WHAT IS NEEDED:
Copy out each of the following entries word for word, with no changes.

PROVIDED INFORMATION:
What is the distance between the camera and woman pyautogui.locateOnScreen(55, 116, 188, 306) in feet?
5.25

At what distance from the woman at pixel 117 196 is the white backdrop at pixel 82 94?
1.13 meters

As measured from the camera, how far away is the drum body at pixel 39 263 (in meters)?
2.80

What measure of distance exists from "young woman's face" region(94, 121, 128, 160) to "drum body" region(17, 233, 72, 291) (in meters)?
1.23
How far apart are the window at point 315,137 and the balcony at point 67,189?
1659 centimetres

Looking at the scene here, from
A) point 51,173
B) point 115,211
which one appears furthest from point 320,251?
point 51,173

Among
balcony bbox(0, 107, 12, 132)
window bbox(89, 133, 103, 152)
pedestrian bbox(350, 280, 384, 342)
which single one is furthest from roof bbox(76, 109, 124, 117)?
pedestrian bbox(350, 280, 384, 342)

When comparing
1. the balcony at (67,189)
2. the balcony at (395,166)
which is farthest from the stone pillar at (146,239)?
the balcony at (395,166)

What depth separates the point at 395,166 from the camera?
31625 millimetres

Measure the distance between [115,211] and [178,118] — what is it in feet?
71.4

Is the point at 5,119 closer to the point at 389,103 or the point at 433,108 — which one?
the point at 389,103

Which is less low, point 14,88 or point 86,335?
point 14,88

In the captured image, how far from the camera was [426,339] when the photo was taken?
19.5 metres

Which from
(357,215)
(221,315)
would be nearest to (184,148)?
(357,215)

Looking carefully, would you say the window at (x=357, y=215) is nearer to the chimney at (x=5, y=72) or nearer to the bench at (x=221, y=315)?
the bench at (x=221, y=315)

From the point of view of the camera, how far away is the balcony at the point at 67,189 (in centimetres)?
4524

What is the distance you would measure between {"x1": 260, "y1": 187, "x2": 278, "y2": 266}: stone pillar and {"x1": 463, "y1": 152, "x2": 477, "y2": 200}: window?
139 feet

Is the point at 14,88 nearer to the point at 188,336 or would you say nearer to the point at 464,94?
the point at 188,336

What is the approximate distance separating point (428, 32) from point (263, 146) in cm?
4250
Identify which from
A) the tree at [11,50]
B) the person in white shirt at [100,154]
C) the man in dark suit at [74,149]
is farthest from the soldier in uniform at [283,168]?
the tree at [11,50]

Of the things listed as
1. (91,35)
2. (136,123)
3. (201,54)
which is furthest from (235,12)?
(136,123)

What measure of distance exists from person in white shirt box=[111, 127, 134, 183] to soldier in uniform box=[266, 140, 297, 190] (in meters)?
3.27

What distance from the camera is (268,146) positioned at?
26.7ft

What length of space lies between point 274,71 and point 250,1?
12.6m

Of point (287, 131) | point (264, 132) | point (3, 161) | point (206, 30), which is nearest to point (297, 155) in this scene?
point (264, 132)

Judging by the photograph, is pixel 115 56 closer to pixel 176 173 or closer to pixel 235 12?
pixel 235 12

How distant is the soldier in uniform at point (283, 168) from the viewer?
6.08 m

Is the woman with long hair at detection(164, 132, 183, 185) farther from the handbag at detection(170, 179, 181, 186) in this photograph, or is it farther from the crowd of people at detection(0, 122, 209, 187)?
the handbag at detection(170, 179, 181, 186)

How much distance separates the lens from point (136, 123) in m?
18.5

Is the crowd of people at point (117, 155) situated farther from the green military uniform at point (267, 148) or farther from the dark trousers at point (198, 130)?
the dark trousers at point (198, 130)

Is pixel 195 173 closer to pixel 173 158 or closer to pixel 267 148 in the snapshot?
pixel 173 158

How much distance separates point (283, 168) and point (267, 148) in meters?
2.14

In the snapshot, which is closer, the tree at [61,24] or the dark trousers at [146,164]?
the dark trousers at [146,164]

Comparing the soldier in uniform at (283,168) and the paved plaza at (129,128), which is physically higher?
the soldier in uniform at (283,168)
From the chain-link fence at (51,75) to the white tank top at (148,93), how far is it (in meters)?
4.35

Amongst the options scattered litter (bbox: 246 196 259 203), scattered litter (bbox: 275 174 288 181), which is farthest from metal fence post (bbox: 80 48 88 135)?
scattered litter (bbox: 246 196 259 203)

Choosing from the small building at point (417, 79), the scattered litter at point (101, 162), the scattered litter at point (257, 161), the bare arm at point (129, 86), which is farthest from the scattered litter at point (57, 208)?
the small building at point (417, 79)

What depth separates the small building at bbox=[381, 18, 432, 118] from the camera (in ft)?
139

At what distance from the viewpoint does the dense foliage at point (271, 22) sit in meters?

FULL SOLUTION:
What is the distance between the camera and woman pyautogui.locateOnScreen(55, 116, 188, 306) in feet?
5.25

At what distance from the woman at pixel 117 196 is the white backdrop at pixel 82 94?
1.13 meters

As measured from the camera, how far away is the drum body at pixel 39 263 (in meters)?
2.80

What measure of distance exists from "young woman's face" region(94, 121, 128, 160) to "drum body" region(17, 233, 72, 291) (in meters)?
1.23
How far apart are the window at point 315,137 and the balcony at point 67,189?
1659 centimetres

Looking at the scene here, from
A) point 51,173
B) point 115,211
which one appears furthest from point 320,251?
point 51,173

Among
balcony bbox(0, 107, 12, 132)
window bbox(89, 133, 103, 152)
pedestrian bbox(350, 280, 384, 342)
which single one is furthest from roof bbox(76, 109, 124, 117)?
pedestrian bbox(350, 280, 384, 342)

When comparing
1. the balcony at (67,189)
2. the balcony at (395,166)
which is farthest from the stone pillar at (146,239)?
the balcony at (395,166)

What depth separates the point at 395,166 from the camera?
31625 millimetres

Measure the distance between [115,211] and [178,118] — what is it in feet?
71.4

Is the point at 5,119 closer to the point at 389,103 or the point at 433,108 — which one?
the point at 389,103

Which is less low, point 14,88 or point 86,335?
point 14,88

In the captured image, how far from the camera was [426,339] when the photo was taken?
19.5 metres

Which from
(357,215)
(221,315)
would be nearest to (184,148)?
(357,215)

Looking carefully, would you say the window at (x=357, y=215) is nearer to the chimney at (x=5, y=72) or nearer to the bench at (x=221, y=315)?
the bench at (x=221, y=315)

From the point of view of the camera, how far away is the balcony at the point at 67,189 (in centimetres)?
4524

What is the distance you would measure between {"x1": 260, "y1": 187, "x2": 278, "y2": 266}: stone pillar and {"x1": 463, "y1": 152, "x2": 477, "y2": 200}: window?
139 feet

Is the point at 14,88 nearer to the point at 188,336 or would you say nearer to the point at 464,94?
the point at 188,336

What is the approximate distance separating point (428, 32) from point (263, 146) in cm?
4250
Identify which from
A) the tree at [11,50]
B) the person in white shirt at [100,154]
C) the man in dark suit at [74,149]
is farthest from the soldier in uniform at [283,168]?
the tree at [11,50]

Of the things listed as
1. (91,35)
2. (136,123)
3. (201,54)
which is furthest from (235,12)?
(136,123)

What measure of distance exists from person in white shirt box=[111, 127, 134, 183] to soldier in uniform box=[266, 140, 297, 190] (in meters)?
3.27

What distance from the camera is (268,146) positioned at?
26.7ft

What length of space lies between point 274,71 and point 250,1?
12.6m

Of point (287, 131) | point (264, 132) | point (3, 161) | point (206, 30), which is nearest to point (297, 155) in this scene?
point (264, 132)

Judging by the photograph, is pixel 115 56 closer to pixel 176 173 or closer to pixel 235 12?
pixel 235 12

How distant is the soldier in uniform at point (283, 168) from the viewer?
6.08 m

Is the woman with long hair at detection(164, 132, 183, 185) farther from the handbag at detection(170, 179, 181, 186) in this photograph, or is it farther from the crowd of people at detection(0, 122, 209, 187)?
the handbag at detection(170, 179, 181, 186)

How much distance separates the lens from point (136, 123) in m?
18.5

Is the crowd of people at point (117, 155) situated farther from the green military uniform at point (267, 148) or farther from the dark trousers at point (198, 130)?
the dark trousers at point (198, 130)

Is pixel 195 173 closer to pixel 173 158 or closer to pixel 267 148 in the snapshot?
pixel 173 158

How much distance separates point (283, 168) and point (267, 148) in meters?
2.14

In the snapshot, which is closer, the tree at [61,24] or the dark trousers at [146,164]?
the dark trousers at [146,164]

Comparing the soldier in uniform at (283,168) and the paved plaza at (129,128), which is physically higher?
the soldier in uniform at (283,168)
From the chain-link fence at (51,75) to the white tank top at (148,93), how far is it (in meters)?
4.35

Amongst the options scattered litter (bbox: 246 196 259 203), scattered litter (bbox: 275 174 288 181), which is farthest from metal fence post (bbox: 80 48 88 135)?
scattered litter (bbox: 246 196 259 203)

Choosing from the small building at point (417, 79), the scattered litter at point (101, 162), the scattered litter at point (257, 161), the bare arm at point (129, 86), which is farthest from the scattered litter at point (57, 208)?
the small building at point (417, 79)

What depth separates the small building at bbox=[381, 18, 432, 118] from the camera (in ft)?
139

At what distance from the viewpoint does the dense foliage at point (271, 22) sit in meters?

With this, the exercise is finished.